Oh, you think you've got it sussed, this grieving and dealing, and then you find a note he's written saying goodbye and to not hurt for too long and it's Crumble City. You throw away the spicy pickles only he ate because they are past their use-by date. You don't buy white wine any more. The fridge never empties, it rots, and still post arrives addressed to him, offering accidental death insurance. You take photos of the kids on their first day at senior school and catch yourself thinking: "I must take them to the hospital to show him." Wrong.

Plus there is this terrifying sense of vulnerability. A long-term partner provides boundaries, however flexible, and without them I flail around, my anchor up, crazily searching for something, someone, to hold me down, keep me in check, under control.

I have joined a new gang and I don't know the rules. I've been booted out of Happy Families, smack bang into Blind Date. Suddenly you look at your women friends and wonder which one would be the least likely to put off the blokes and the most likely to want to talk about sex all night. You go Christmas shopping for the kids and come back with a catsuit for yourself. Last year, parties were avoided to spare other guests' embarrassment. Cancer's not fun, it makes people uneasy, and baldness is only attractive when you still have your eyebrows and your face isn't blown out with steroids. Now every invitation is accepted with brazen enquiries about probable single men quotas.

It's not that I want to move a bloke in, you understand. I don't want "a new Daddy for my children". While I, from the very first gut- wrenching, hand-clenching moment of his diagnosis, knew his leukaemia was terminal, incurable and unlikely to respond to treatment (they had a booklet on that one), my children saw every subsequent day as confirmation of success and a possible return to normality. For me, the person I fell in love with gradually faded away as I watched our roles metamorphose from ones of equality and delight into fragile, terrified patient and supposedly strong, optimistic carer.
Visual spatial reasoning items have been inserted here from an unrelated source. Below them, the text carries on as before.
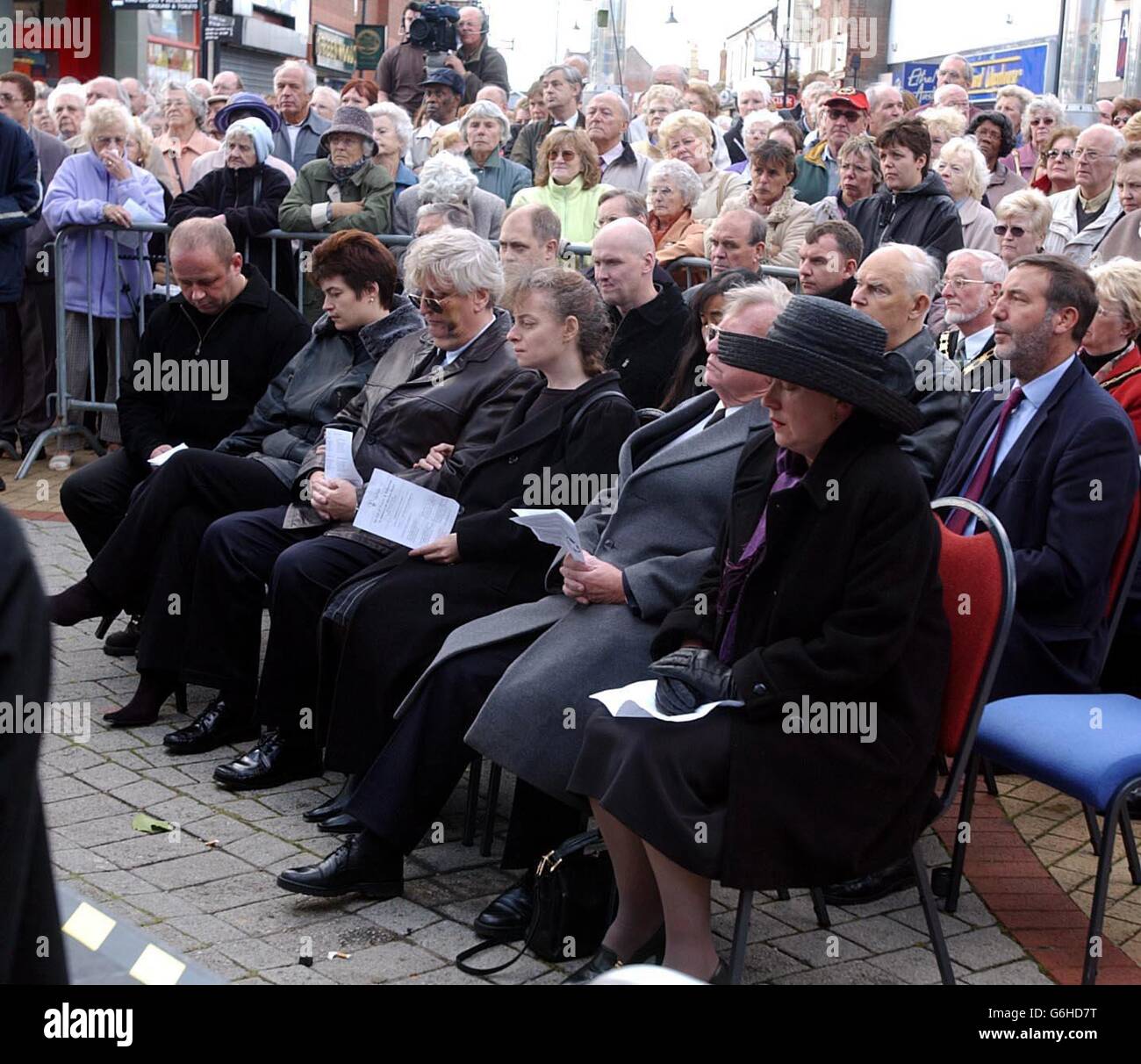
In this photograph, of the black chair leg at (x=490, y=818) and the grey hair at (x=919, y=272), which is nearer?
the black chair leg at (x=490, y=818)

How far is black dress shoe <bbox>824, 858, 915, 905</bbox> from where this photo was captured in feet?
14.3

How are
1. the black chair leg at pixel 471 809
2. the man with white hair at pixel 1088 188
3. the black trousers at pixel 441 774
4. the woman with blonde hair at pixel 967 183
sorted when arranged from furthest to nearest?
the man with white hair at pixel 1088 188, the woman with blonde hair at pixel 967 183, the black chair leg at pixel 471 809, the black trousers at pixel 441 774

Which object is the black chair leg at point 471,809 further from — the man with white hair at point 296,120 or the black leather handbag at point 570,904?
the man with white hair at point 296,120

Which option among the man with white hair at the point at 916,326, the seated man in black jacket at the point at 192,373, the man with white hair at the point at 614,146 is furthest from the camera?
the man with white hair at the point at 614,146

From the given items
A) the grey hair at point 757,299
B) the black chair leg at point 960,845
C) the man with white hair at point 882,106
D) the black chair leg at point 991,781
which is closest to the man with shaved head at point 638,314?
the grey hair at point 757,299

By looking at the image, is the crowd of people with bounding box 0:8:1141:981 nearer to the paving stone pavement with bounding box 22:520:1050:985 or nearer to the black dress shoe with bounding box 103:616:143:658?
the black dress shoe with bounding box 103:616:143:658

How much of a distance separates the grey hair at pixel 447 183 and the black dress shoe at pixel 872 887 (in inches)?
185

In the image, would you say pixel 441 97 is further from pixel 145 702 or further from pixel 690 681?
pixel 690 681

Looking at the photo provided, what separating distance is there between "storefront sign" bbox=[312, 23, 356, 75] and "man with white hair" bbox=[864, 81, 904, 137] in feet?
82.8

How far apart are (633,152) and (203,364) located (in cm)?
426

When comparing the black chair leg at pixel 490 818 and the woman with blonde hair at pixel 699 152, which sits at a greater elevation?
the woman with blonde hair at pixel 699 152

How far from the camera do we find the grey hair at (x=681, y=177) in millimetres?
7789

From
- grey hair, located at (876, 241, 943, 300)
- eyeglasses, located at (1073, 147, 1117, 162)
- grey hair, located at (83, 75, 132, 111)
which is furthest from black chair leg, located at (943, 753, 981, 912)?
grey hair, located at (83, 75, 132, 111)
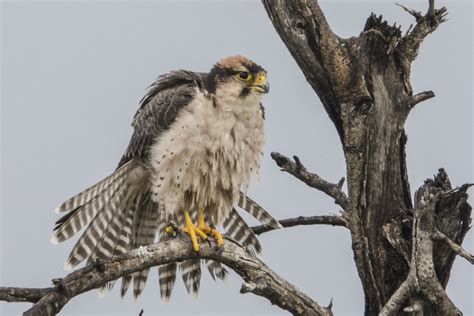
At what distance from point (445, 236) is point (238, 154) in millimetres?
1568

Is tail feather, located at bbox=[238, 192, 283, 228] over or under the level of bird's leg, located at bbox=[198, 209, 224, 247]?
over

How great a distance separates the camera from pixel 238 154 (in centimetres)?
597

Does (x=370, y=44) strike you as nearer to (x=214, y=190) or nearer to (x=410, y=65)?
(x=410, y=65)

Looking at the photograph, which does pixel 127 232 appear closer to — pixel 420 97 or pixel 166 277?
pixel 166 277

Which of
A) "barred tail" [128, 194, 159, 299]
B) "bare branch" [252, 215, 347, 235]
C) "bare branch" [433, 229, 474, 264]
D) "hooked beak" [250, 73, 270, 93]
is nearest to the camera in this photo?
"bare branch" [433, 229, 474, 264]

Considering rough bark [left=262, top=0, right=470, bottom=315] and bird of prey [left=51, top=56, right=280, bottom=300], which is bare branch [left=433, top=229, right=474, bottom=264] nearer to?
rough bark [left=262, top=0, right=470, bottom=315]

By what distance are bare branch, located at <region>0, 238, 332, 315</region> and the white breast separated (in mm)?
632

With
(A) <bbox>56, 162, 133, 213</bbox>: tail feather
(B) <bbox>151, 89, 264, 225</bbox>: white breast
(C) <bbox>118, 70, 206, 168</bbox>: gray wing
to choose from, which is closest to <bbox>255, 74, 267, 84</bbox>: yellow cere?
(B) <bbox>151, 89, 264, 225</bbox>: white breast

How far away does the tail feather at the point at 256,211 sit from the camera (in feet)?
20.5

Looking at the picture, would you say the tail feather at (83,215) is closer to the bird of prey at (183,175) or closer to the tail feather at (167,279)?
the bird of prey at (183,175)

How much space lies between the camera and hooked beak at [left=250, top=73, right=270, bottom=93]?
5.88m

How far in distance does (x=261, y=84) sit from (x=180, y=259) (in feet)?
4.51

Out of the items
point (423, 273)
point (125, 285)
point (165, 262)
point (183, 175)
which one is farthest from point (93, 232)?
point (423, 273)

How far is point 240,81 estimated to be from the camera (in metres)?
5.97
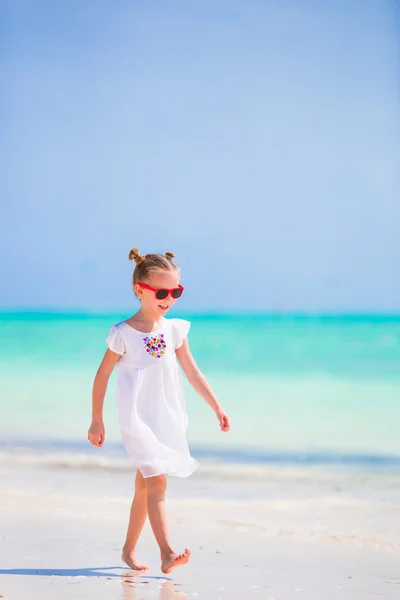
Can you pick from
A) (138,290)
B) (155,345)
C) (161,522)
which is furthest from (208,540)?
A: (138,290)

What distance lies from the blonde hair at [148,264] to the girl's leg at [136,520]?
1.85 feet

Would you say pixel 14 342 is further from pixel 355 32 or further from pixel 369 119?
pixel 355 32

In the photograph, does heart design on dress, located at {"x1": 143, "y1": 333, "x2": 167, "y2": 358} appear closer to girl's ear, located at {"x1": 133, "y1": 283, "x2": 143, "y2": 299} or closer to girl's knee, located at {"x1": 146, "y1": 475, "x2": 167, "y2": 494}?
girl's ear, located at {"x1": 133, "y1": 283, "x2": 143, "y2": 299}

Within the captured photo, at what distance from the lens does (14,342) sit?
1608cm

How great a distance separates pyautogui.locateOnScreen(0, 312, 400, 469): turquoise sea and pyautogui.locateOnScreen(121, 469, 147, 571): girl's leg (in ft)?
6.58

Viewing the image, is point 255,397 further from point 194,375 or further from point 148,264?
point 148,264

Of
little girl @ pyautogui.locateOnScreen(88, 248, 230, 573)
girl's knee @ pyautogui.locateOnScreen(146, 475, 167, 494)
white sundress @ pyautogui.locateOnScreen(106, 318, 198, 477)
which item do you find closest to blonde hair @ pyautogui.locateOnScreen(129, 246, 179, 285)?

But for my children his death was a total surprise, a deceit, a denial, a promise unfulfilled. I have had three years to try to get my head around this; they've only just begun. They are raw and ragged, trusting nothing and no one. Watching my every move. Urging me to eat properly but worrying when it's liver and broccoli in case I've got something wrong with my blood. They want life back as it was, while I couldn't bear that.

But as I venture back into the world of dating, I find myself confused. I'm not used to playing emotional games. When you've been with someone for a long time, it's straightforward. You do something together, you enjoy it, you do it again, whether it's tree pruning or anal sex - but with a new bloke? You're back to being 15 and hanging round by the phone in the hall. Will he? Won't he?

It's all very well 30-year-olds moaning on about wanting to meet the right man, settle down and have kids. At least that's socially acceptable. Try talking about rediscovering your desire when you are 50 and your husband's just died.

So what do you do? Macramé? Embroidery? No. You go and buy a load of new underwear, just in case, and if you want to learn a new skill, buy a vibrator. Happy New Year!